• _The problem_:
Repeat word for word the lines of the listing below, from the line holding "Could you tell me which of" through the line holding "point 33,165 →", with both of those lines included.

Stored records:

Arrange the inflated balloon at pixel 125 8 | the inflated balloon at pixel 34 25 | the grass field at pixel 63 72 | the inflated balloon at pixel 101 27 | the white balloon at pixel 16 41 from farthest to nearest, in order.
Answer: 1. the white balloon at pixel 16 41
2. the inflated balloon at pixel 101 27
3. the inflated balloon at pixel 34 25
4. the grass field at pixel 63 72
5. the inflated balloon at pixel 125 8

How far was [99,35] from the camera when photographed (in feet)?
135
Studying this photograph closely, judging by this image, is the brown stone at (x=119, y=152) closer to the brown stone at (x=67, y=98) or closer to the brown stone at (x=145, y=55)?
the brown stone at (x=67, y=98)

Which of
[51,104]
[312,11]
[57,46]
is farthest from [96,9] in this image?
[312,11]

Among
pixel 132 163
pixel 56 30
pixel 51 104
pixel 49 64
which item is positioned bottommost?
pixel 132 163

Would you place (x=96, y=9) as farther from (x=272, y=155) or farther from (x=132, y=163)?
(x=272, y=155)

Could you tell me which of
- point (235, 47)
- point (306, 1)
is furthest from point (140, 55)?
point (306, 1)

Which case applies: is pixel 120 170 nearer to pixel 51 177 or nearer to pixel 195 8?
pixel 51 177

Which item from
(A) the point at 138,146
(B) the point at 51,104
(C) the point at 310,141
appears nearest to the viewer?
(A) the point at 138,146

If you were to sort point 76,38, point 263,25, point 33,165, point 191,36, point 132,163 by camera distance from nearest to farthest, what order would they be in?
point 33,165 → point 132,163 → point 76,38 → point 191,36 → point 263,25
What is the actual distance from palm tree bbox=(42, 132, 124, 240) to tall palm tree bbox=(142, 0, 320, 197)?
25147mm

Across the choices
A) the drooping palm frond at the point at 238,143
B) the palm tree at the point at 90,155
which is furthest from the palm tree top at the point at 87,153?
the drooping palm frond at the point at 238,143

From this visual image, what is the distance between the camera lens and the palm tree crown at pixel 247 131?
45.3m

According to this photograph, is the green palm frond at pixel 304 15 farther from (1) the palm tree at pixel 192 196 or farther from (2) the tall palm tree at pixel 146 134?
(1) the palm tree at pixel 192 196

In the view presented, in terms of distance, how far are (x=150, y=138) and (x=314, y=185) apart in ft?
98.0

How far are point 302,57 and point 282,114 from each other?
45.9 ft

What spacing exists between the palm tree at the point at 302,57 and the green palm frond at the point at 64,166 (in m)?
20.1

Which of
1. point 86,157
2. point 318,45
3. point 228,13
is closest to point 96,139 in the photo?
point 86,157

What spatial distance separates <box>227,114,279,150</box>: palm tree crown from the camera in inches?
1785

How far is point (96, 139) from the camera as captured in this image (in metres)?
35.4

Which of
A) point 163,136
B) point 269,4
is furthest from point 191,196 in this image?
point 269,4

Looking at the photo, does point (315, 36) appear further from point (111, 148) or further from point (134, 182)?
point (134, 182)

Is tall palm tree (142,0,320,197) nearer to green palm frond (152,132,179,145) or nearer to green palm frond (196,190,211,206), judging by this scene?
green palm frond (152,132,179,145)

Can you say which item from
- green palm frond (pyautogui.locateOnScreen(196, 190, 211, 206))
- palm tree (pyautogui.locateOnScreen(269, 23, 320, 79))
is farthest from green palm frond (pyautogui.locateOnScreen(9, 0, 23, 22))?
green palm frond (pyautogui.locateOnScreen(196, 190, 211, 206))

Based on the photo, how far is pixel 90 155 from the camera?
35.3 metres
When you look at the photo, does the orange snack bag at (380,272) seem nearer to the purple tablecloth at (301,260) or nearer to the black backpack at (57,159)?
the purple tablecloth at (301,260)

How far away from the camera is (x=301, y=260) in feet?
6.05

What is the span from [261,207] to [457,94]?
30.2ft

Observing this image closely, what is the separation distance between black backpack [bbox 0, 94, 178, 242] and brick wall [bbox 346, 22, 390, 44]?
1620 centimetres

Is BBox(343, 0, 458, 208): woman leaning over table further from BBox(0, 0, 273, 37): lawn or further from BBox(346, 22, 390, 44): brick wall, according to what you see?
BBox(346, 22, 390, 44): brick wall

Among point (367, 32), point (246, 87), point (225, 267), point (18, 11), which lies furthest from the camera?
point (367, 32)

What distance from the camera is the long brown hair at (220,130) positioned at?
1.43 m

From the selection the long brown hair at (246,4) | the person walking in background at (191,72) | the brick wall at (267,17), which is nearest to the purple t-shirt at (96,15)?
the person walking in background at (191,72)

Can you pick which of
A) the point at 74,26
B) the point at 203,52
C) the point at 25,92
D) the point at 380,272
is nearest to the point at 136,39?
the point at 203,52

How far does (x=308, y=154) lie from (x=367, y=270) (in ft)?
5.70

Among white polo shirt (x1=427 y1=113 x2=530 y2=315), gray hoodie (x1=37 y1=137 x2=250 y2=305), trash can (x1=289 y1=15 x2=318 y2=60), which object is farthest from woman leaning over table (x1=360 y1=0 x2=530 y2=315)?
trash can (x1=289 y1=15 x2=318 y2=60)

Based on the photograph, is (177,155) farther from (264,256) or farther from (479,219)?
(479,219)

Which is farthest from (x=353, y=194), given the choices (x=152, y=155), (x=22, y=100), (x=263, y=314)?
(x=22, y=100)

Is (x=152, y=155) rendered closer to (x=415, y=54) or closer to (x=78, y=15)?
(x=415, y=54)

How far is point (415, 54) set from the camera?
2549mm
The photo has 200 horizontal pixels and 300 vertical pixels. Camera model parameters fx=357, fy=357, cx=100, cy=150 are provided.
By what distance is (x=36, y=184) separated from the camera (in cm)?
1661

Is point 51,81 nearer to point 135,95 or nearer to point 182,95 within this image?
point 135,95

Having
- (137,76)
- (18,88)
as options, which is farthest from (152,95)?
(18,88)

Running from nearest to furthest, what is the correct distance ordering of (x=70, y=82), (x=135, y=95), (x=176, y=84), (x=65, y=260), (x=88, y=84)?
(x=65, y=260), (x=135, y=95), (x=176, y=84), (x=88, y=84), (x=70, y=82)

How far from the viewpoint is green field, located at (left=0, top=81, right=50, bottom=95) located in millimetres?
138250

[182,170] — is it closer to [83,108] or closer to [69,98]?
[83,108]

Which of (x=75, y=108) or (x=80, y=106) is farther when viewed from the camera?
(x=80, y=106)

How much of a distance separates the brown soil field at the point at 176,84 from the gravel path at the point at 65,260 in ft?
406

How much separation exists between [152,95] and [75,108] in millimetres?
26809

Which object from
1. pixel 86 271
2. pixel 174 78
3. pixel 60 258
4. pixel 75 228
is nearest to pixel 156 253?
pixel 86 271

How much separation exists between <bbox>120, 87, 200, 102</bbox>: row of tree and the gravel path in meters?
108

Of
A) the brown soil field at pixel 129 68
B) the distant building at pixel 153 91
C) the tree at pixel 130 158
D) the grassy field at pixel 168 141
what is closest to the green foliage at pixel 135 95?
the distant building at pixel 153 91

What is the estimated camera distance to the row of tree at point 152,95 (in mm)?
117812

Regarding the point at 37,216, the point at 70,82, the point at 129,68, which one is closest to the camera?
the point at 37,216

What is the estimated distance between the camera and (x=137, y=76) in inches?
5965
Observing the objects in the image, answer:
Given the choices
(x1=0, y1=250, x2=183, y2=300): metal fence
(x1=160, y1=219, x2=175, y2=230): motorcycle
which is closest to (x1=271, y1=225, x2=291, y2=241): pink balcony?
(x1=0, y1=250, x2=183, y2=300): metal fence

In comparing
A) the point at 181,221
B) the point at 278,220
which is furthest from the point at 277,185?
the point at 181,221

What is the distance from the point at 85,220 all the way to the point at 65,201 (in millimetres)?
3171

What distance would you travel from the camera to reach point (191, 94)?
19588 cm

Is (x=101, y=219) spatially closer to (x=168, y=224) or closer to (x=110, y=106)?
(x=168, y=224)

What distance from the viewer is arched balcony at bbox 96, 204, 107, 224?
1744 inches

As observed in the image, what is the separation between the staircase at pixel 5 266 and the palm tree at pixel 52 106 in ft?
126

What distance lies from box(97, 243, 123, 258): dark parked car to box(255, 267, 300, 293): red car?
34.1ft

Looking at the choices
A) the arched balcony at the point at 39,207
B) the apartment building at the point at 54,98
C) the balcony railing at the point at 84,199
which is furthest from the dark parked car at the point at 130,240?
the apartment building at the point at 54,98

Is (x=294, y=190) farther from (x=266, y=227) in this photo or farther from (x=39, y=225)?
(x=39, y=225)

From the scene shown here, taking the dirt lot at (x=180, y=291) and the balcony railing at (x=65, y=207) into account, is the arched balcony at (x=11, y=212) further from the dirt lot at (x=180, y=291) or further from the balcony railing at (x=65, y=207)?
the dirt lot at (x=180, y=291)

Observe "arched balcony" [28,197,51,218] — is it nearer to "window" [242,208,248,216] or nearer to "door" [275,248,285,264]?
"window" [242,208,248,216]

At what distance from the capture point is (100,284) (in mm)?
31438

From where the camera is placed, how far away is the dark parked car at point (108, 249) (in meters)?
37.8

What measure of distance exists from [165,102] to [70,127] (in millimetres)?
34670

--

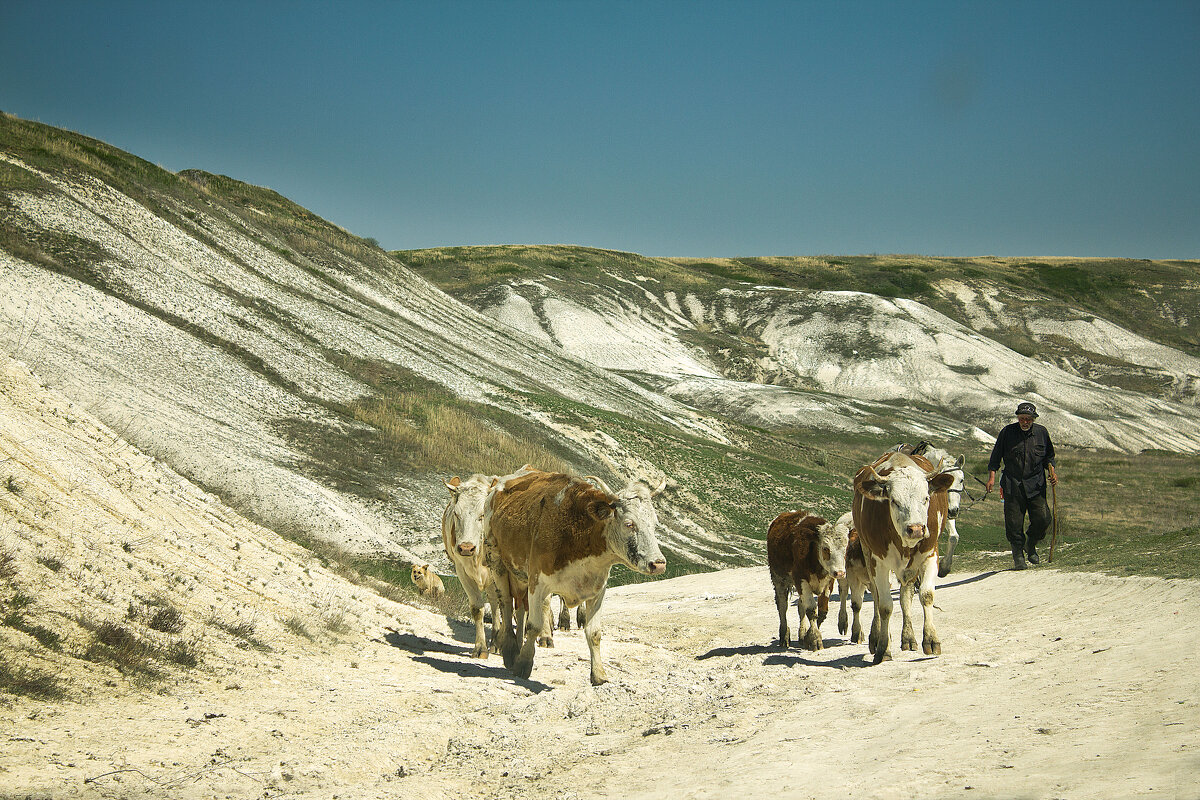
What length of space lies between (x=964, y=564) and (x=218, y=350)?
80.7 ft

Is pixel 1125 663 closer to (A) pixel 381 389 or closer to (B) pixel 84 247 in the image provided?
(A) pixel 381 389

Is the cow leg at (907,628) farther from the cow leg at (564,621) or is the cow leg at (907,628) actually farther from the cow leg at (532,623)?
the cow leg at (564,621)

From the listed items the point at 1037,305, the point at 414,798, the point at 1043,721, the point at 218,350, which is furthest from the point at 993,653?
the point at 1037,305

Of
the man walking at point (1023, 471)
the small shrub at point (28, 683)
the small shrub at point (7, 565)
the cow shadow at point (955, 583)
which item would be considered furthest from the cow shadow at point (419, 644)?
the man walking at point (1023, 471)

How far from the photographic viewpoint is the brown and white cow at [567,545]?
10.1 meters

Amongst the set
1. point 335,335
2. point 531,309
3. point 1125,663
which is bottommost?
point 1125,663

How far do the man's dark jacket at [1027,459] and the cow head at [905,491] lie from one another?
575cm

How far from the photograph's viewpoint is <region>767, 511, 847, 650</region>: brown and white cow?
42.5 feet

• _Solution_:
Could you tell me which of
- point (235, 47)
- point (306, 1)
is furthest from point (140, 55)?
point (306, 1)

Which case applies: is pixel 120 170 nearer to pixel 51 177 or nearer to pixel 195 8?
pixel 51 177

Which item from
(A) the point at 138,146
(B) the point at 51,104
(C) the point at 310,141
appears nearest to the viewer?
(A) the point at 138,146

If you were to sort point 76,38, point 263,25, point 33,165, point 191,36, point 132,163 by camera distance from nearest to farthest, what order would they be in?
point 33,165 → point 132,163 → point 76,38 → point 191,36 → point 263,25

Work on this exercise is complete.